Depuis que le 8 juin le front français a craqué à Sedan, les armées allemandes déferlent en éventail sur la France. Trois divisions blindées piquent plein sud et se hâtent vers Lyon et la vallée du Rhône. Depuis Troyes, sur cinq cents kilomètres, elles n’ont rencontré aucune résistance, et s’apprêtent à entrer, sans coup férir, dans Lyon déclarée « ville ouverte » ; leur état-major juge même inutile de leur assurer désormais l’appui de l’aviation : aucun avion n’interviendra dans les événements que nous allons raconter.
Cependant, le gouvernement militaire de Lyon se préoccupe non pas de stopper, mais de retarder la vague allemande qui déferle de Villefranche-sur-Saône : il veut se ménager quelques heures de délai pour organiser d’une part à Voreppe un barrage qui sauvera notre armée des Alpes, et pour éviter d’autre part l’encerclement aux troupes françaises qui refluent vers le Sud-Ouest. Il décide donc d’établir une ligne de résistance au pied de l’éperon du Mont d’Or : partant de la rive droite de la Saône à Neuville, cette ligne passe par Saint Germain au Mont d’Or, Chasselay, Mont-Luzin, Marcilly, Civrieu-d’Azergues (aux confins de Chazay), descend au Sud vers l’Arbresle, puis se prolonge vers Tarare, Thizy, Bourg de Thizy où elle rejoint le dispositif prévu pour la défense de Roanne.

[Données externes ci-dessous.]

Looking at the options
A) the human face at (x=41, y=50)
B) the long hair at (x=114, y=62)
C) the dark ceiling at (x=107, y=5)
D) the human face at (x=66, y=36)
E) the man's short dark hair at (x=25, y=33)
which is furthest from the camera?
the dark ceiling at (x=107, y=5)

Dans le secteur de Chasselay, Mont-Luzin présente de toute évidence des avantages tactiques considérables : il est situé à contre-pente, dispose de vues sur le carrefour des routes venant du Nord et de l’Est, et ses vergers offrent des couverts favorables au camouflage.
Le soir du lundi 17 juin, une quinzaine de soldats français et une quarantaine de Sénégalais du 25ème Régiment de Tirailleurs se présentent à Mère Clotilde Chauchard la Supérieure, et l’informent de leur mission. Ils prennent aussitôt position dans la maison et les vergers et organisent la résistance. Il pleut depuis trois semaines, les hommes sont trempés, mais le temps presse : on crénelle les murs, on aménage aux fenêtres, dans les dépendances des postes d’armes automatiques et de mitrailleuses. Sous l’un des sophoras de la terrasse, on met en batterie un canon de 75, un autre sous l’allée des tilleuls ; un troisième était installé derrière le couvent, presque sur l’accotement de la route départementale. « Voilà donc notre pauvre Maison transformée en forteresse », dit Mère Clotilde aux officiers.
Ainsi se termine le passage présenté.